OGH 12Os26/24a

OGH12Os26/24a27.6.2024

Der Oberste Gerichtshof hat am 27. Juni 2024 durch den Senatspräsidenten des Obersten Gerichtshofs Dr. Solé als Vorsitzenden sowie die Hofräte und die Hofrätinnen des Obersten Gerichtshofs Hon.‑Prof. Dr. Oshidari, Dr. Brenner, Dr. Haslwanter LL.M. und Dr. Sadoghi in Gegenwart des Schriftführers Richteramtsanwärter Edermaier‑Edermayr LL.M. (WU) in der Strafsache gegen * G* und einen Angeklagten wegen des Vergehens der Hehlerei nach § 164 Abs 1 und 3 StGB über die Nichtigkeitsbeschwerde und die Berufung der Angeklagten * G* gegen das Urteil des Landesgerichts Eisenstadt als Schöffengericht vom 12. Oktober 2023, GZ 8 Hv 72/23x‑120, nach Anhörung der Generalprokuratur in nichtöffentlicher Sitzung zu Recht erkannt:

European Case Law Identifier: ECLI:AT:OGH0002:2024:0120OS00026.24A.0627.000

Rechtsgebiet: Strafrecht

 

Spruch:

 

Aus Anlass der Nichtigkeitsbeschwerde wird das angefochtene Urteil aufgehoben und es wird die Sache zu neuer Verhandlung und Entscheidung an das Landesgericht Eisenstadt verwiesen.
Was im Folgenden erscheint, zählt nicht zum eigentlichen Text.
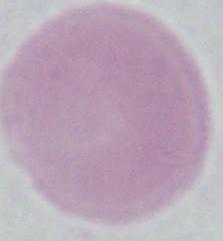

An erythrocyte.

Summary:
  - Magnification: 1000x
  - Modality: micrographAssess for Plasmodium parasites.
Mit ihrer Nichtigkeitsbeschwerde und ihrer Berufung wird die Angeklagte * G* auf diese Entscheidung verwiesen.

 

Gründe:

[1] Mit dem angefochtenen Urteil wurden * G* und * T* jeweils des Vergehens der Hehlerei nach § 164 Abs 1 und 3 StGB schuldig erkannt.
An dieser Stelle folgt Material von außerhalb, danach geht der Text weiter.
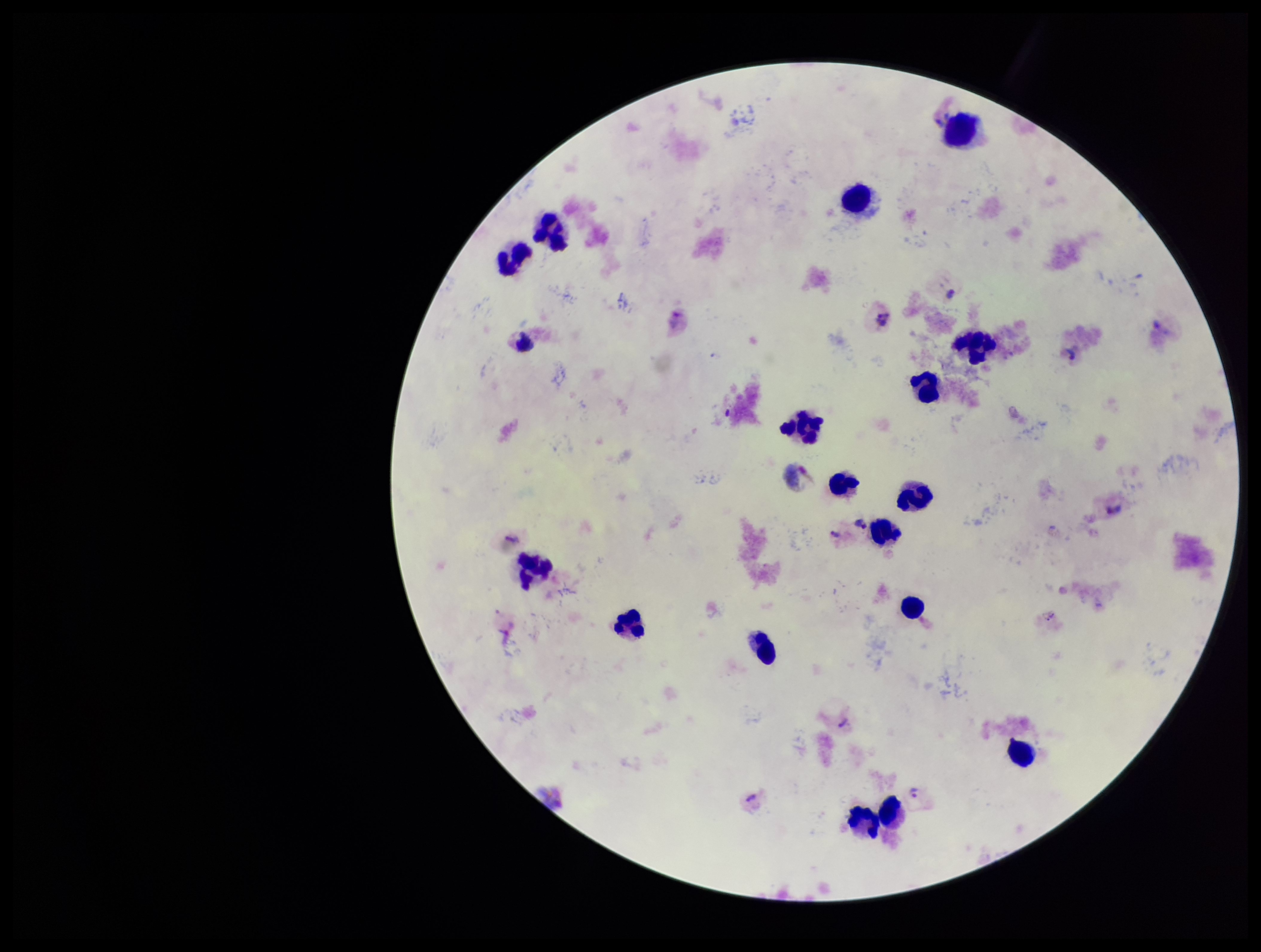

Detected.

Summary:
  - Species reported for this patient: Plasmodium vivax
  - Stain: Giemsa
  - Patient malaria status: positive
  - Leukocyte count: 17
  - Parasite count: 4
  - Image size: 1261×952 pixels
  - Field of view: one from this slide
  - Capture: smartphone photograph through the microscope eyepiece
  - Preparation: thickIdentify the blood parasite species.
[2] Danach haben die Genannten * N* als Täter einer mit Strafe bedrohten Handlung gegen fremdes Vermögen nach der Tat dabei unterstützt, eine Sache im Wert von mehr als 5.000 Euro, die dieser durch die Tat erlangt hat, zu verheimlichen oder zu verwerten, und zwar

B./ * G* in P* und W* vom 1. September 2020 bis zum 4. Jänner 2023 indem sie drei von * N* gestohlene Goldringe verpfändete, nach dessen Festnahme von ihm gestohlene Gold- und Silbermünzen, eine Herrenarmbanduhr der Marke „Junker“, ein Etui, ein Echtheitszertifikat (Garantieschein) für eine Armbanduhr der Marke „Rolex Explorer“ sowie einige Schmuckstücke (US 9) aus seinem Hotelzimmer abholte und aufbewahrte, ihm ihren Willhaben‑Account für Inserate betreffend den Verkauf der Diebsbeute (US 8) und ihr im Urteil näher bezeichnetes Girokonto für Geldanweisungen von insgesamt 6.146 Euro, die dieser durch den Verkauf von ihm gestohlener Gegenstände an verschiedene Käufer erhalten hatte (US 8), zur Verfügung stellte;

C./ * T* vom 30. Dezember 2020 bis zum 5. August 2022 in N* und W*, indem er ein von * N* gestohlenes Colliers verpfändete sowie ihm seinen Willhaben‑Account für Inserate betreffend den Verkauf der Diebsbeute (US 9) und sein im Urteil näher bezeichnetes Girokonto bei der U* für Geldanweisungen von insgesamt 25.152 Euro (US 8), die dieser durch den Verkauf von ihm gestohlener Gegenstände von verschiedenen Käufern erhalten hatte, zur Verfügung stellte.

Rechtliche Beurteilung

 

[3] Gegen die Annahme der Qualifikation des § 164 Abs 3 StGB zum Schuldspruch B./ richtet sich die auf § 281 Abs 1 Z 5 StPO gestützte Nichtigkeitsbeschwerde der * G*.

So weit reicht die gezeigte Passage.